L'aliénation du produit du travail se fonde désormais sur une théorie rigoureuse
de la valeur et de la plus-value, sur une théorie du marché et une théorie de
l'exploitation du travail : sur le marché, la réduction au même
dénominateur des divers travaux comme des différentes marchandises, se produit
indépendamment de la conscience, des désirs, des prévisions des producteurs et
des marchands. Leur choix subjectif, leur décision de se consacrer à la
fabrication et à la vente de tel ou tel produit, sont déterminés en dehors
d'eux, indépendamment d'eux, par les lois nécessaires. Tout se passe
« indépendamment de la volonté et des prévisions des producteurs, aux yeux
desquels leur propre mouvement social prend la forme d'un mouvement des choses,
mouvement qui les mène, bien loin qu'ils puissent le diriger. »
Ce
« fétichisme de la marchandise » régit également le travail lorsque
celui-ci devient marchandise en s'aliénant : en ce qui concerne l'ouvrier
« son propre produit s'éloigne toujours de lui sous forme de
capital. »
2.
L'aliénation de l'acte du travail dans le Capital se fonde sur une théorie
rigoureuse de la division du travail et du machinisme : « Là, les
conditions du travail apparaissent indépendantes du travailleur... comme
quelque chose qui lui est étranger. » Pourquoi ? —
Parce que « dans le système de machines, la grande industrie crée un
organisme de production complètement objectif ou impersonnel, que l'ouvrier
trouve là, dans l'atelier, comme la condition matérielle toute prête de son
travail. »
Marx analyse
« le mouvement historique qui fait divorcer le travail d'avec ses
conditions extérieures... Au fond du système capitaliste il y a la séparation
radicale du producteur d'avec les moyens de production. »

:: SUJET À TRAITER ::
Prolongez le texte sur l'aliénation du travail à la suite de sa dernière phrase.

:: MATÉRIEL FOURNI ::

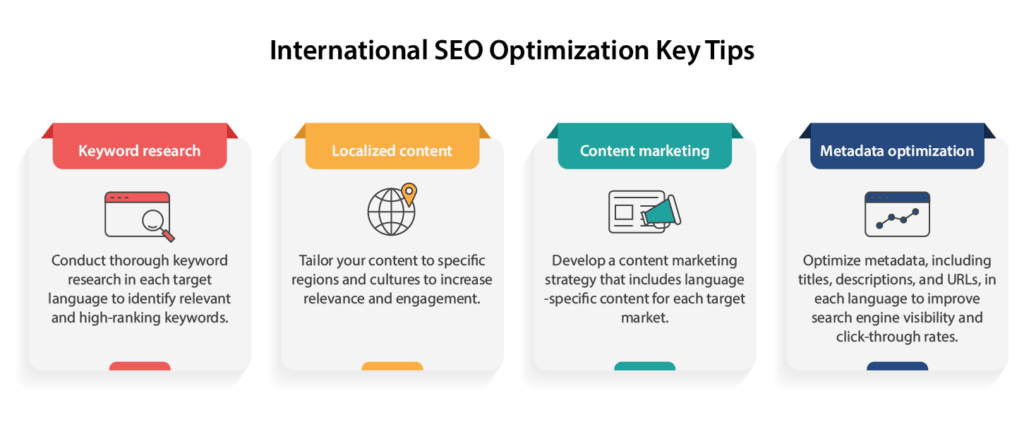 International SEO Optimization Key Tips

Keyword research

Conduct thorough keyword research in each target language to identify relevant and high-ranking keywords.

Localized content

Tailor your content to specific regions and cultures to increase relevance and engagement.

Content marketing

Develop a content marketing strategy that includes language -specific content for each target market.

Metadata optimization

Optimize metadata, including titles, descriptions, and URLs, in each language to improve search engine visibility and click-through rates.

:: RÉSULTAT OBTENU ::
3.
L'aliénation de la vie générique. Le produit du travail et l'acte du travail
étant séparés de l'ouvrier, arrachés à sa vie propre pour être happés dans les
engrenages du circuit des marchandises et du capital, le travail, qui exprime
pourtant la « vie générique » de l'homme, est séparé de la vie
personnelle de l'homme. Telle est la grande inversion et la grande perversion :
le travail, de ce qu'il a en l'homme de spécifiquement humain, est ravalé au
rang de moyen pour entretenir la vie animale de l'homme. La fin devient moyen
et le moyen fin.
L'étude du
dédoublement de l'homme repose, dans le Capital, sur une théorie rigoureuse de
l'ensemble du processus de l'accumulation capitaliste qui conduit au
« morcellement de l'homme », à sa
« dégénérescence ».
Le capitaliste lui-même
« fonctionne comme capital personnifié ». Le capital
« rapport social entre personnes... s'établit par l'intermédiaire des
choses. »
Dans les
Manuscrits de 1844, il était reconnu déjà que, contrairement à ce que pensaient
Hegel et Feuer bach, la conscience de l'aliénation ne suffit pas à surmonter
l'aliénation ; pour la surmonter il faut détruire les rapports sociaux qui
l'engendrent.
Karl Marx,
dans une page du Capital qui est un modèle de « prospective »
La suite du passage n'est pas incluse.